Oh man the spyderco vallotton is one of my all time favs!!


----------



## Stretch (Jan 8, 2012)

I carried that one for 6 months before discovering the Contego. It's a GREAT knife. And stylish


----------



## Geko (Nov 13, 2012)

SmilingFury said:


> image.jpg
> Here are a few of mine. A couple of doubles at the top but that is because I like those models.
> Nothing to compare to the collections seen before this, but knife pics are always fun.
> 
> ...


lots of spyders there, nice taste my friend.

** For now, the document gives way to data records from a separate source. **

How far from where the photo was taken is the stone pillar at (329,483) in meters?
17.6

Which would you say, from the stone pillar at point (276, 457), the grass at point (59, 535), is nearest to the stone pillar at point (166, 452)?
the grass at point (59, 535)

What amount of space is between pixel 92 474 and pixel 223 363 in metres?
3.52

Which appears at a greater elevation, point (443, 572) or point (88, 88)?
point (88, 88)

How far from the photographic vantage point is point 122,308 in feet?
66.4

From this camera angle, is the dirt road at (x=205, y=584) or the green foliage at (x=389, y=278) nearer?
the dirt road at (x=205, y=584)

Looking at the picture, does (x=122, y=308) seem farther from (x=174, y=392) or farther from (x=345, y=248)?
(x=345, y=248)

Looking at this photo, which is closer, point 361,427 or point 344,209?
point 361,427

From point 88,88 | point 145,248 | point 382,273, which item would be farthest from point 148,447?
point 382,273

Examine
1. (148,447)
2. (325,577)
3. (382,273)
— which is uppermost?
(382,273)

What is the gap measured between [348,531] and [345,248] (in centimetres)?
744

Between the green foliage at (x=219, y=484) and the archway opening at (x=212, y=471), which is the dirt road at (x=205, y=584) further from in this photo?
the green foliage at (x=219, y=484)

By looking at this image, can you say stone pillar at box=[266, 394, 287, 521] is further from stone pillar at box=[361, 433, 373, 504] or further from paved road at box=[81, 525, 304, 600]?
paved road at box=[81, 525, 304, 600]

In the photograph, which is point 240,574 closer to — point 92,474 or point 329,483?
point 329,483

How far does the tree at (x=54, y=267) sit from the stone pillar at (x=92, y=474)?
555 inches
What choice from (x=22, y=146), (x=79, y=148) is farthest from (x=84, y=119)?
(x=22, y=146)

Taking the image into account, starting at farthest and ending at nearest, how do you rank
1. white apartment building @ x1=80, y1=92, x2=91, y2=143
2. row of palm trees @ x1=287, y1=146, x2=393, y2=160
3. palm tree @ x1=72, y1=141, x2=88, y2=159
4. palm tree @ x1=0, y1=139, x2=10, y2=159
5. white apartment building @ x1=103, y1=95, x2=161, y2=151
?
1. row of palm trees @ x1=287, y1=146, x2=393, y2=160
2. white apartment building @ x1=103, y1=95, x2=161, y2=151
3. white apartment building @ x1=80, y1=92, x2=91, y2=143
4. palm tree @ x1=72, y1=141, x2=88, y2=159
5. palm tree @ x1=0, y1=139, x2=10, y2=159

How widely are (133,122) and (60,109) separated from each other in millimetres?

whats the brand name of the top left?

looks like a nice user.


----------



## SmilingFury (Jul 2, 2013)

Geko said:


> SmilingFury said:
> 
> 
> > image.jpg
> ...


I love my Spydies!! Haha 
The top 4 on the left side are all made by Boker. They do collaborations with many knife designers for their line of knives. The one you like is called the rhino and it was designed by jesper voxnaes. The tiny one with the large orange tail is also by him and is called the Gnome. The Third one down is named the Yurco after the designer. Thick full tang fixed blades are always nice. This is why I like your knives so much. 
Kala xristougena!! Kai tou xronou!!!


----------



## Geko (Nov 13, 2012)

i like that cleaver style blade shape.

need to give it a try next time i forge.

na ise kala, file.

geko


----------



## SmilingFury (Jul 2, 2013)

Can't wait to see it!


----------



## MagicTorch100 (Jun 4, 2013)

I'm a mora modder at heart, but I've buckets of other hand made and shop bought types.

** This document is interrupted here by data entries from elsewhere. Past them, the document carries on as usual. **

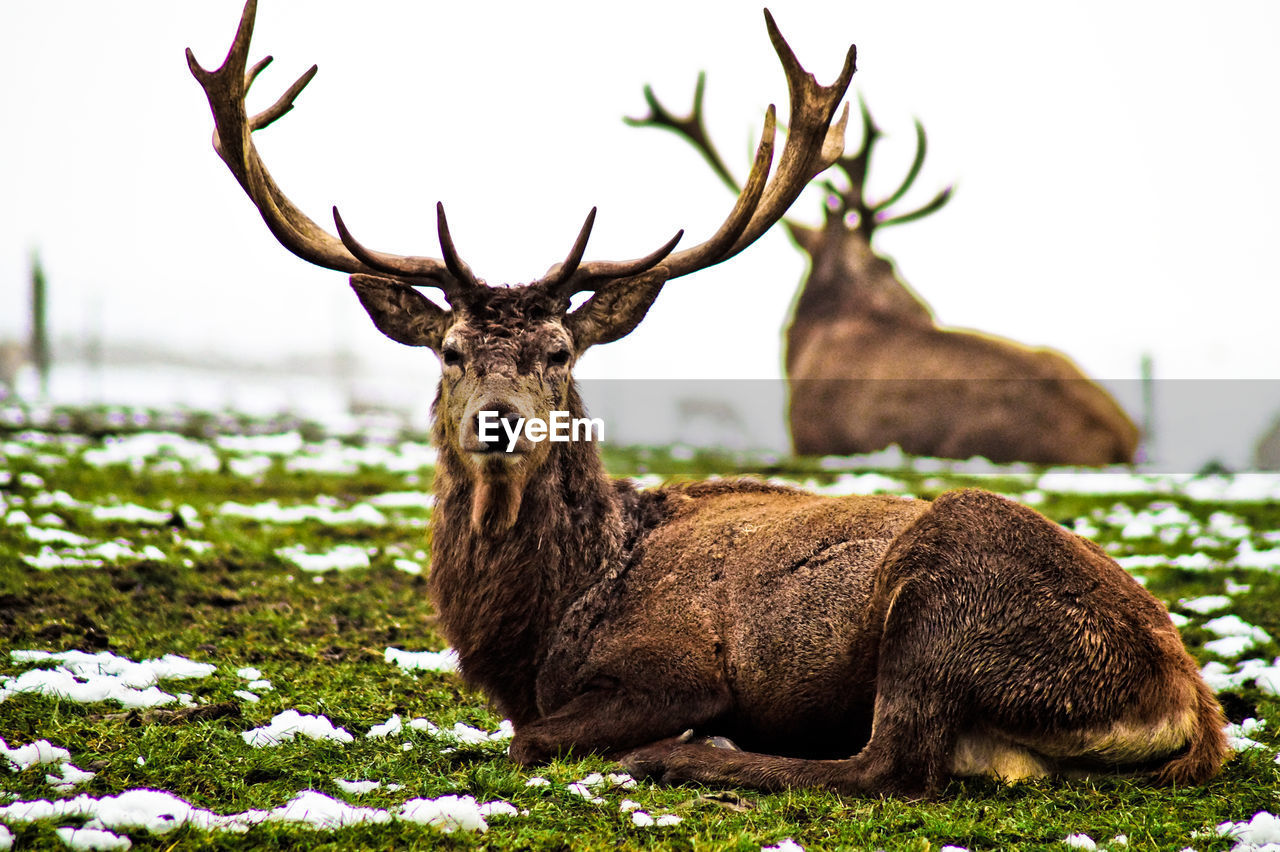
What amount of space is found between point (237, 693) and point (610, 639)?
1.71m

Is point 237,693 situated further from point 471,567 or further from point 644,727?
point 644,727

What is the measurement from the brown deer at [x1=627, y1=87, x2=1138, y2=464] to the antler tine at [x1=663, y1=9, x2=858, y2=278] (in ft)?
30.3

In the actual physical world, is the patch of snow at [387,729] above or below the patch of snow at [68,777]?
below

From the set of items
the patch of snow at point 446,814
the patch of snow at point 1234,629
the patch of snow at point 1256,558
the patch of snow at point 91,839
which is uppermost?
the patch of snow at point 91,839

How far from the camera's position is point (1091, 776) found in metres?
4.18

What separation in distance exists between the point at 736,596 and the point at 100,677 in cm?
279

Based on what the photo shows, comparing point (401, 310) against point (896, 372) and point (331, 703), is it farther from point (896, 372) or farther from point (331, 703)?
point (896, 372)

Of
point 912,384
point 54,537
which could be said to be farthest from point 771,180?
point 912,384

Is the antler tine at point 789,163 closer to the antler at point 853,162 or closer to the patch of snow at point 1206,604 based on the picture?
the patch of snow at point 1206,604

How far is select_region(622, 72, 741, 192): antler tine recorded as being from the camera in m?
14.5

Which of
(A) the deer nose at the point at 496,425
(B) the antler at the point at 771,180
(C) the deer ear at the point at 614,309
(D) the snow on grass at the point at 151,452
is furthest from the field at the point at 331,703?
(B) the antler at the point at 771,180

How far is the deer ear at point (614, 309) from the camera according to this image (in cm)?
523

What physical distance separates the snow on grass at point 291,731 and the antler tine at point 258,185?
76.5 inches

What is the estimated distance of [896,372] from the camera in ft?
50.8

I use the antler and yew combo all the time for carving my catties, the Scandi grind is my favourite.









Cheers


----------



## Stretch (Jan 8, 2012)

Those are awesome!!!


----------



## pgandy (Aug 15, 2011)

These are my working knives except for the copy of a Confederate Bowie which I just threw in. The floor tiles are 12" squares.


----------



## you'llshootyereyeout (Apr 5, 2014)

You must have a lot of bushes in dire need of wacking! Loven dem kukris!


----------



## pgandy (Aug 15, 2011)

They are tools used for almost everything; preparing meals, making blowpipes, digging holes, scooping whatever (dirt, dog crap, etc.) opening packages, grass cutting, cleaning drainage ditches, pruning, cutting rope and cord, clearing weeds, harvesting bananas when I had them, downing trees, and the list goes on.


----------



## Ori51 (Dec 23, 2014)

Here is part of my colection, doesn't include my pocket knives, machetes or axes.


----------



## The Gopher (Aug 25, 2010)

Since the kids were playing with toys yesterday, i thought it would be a good time to play with my toys too! I don't have a lot of top end knives (no Benchmade  ) but i think they are nice, some are even "cheap" but that's OK with me.

These are my production made fixed blade knives.

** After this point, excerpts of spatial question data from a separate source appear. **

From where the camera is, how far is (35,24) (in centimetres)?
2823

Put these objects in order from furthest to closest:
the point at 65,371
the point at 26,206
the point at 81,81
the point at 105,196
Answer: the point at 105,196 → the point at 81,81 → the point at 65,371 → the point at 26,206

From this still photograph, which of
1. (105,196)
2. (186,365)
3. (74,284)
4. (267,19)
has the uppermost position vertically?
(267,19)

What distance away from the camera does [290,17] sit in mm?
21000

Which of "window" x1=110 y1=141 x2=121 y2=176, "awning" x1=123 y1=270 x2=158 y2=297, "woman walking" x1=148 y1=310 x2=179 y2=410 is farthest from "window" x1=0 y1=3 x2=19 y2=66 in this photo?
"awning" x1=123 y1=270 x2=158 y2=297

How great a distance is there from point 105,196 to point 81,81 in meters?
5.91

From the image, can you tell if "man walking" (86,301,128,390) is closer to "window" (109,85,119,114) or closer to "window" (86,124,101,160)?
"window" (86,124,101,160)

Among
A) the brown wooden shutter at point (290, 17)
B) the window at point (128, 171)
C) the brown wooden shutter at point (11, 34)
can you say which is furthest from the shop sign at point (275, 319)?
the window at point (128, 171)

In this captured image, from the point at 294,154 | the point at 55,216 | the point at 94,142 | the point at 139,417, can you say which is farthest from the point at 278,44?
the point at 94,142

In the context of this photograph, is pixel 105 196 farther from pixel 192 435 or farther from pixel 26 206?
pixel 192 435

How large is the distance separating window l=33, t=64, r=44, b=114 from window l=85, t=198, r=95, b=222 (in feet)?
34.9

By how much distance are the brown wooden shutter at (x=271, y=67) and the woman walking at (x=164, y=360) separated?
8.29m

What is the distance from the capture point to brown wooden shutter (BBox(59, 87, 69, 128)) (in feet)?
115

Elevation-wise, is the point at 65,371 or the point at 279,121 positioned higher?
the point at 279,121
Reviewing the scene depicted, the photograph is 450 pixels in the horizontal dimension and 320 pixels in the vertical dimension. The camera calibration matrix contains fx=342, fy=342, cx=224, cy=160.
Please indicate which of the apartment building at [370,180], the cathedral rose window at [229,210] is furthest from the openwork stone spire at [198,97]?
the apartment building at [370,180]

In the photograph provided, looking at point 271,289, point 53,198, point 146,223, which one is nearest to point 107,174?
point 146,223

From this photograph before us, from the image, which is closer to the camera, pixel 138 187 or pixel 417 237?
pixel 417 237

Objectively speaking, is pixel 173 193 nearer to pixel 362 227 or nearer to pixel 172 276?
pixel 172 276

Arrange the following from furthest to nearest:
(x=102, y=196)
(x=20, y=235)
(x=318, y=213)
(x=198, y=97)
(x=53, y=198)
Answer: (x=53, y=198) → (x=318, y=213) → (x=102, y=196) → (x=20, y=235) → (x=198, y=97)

Handmade fixed blade knives, not by me.



Handmade fixed blade knives, by me. the top one is my big bushcraft knife with magnesium firestarter (O1 tool steel), the bottom two are from files.



Swiss Army and Leatherman's, there is a Schrade tool in there too.



Miscellaneous pocket knives.



More pocket knives



Camillus safari and classic cartridge series as well as a yellow handle.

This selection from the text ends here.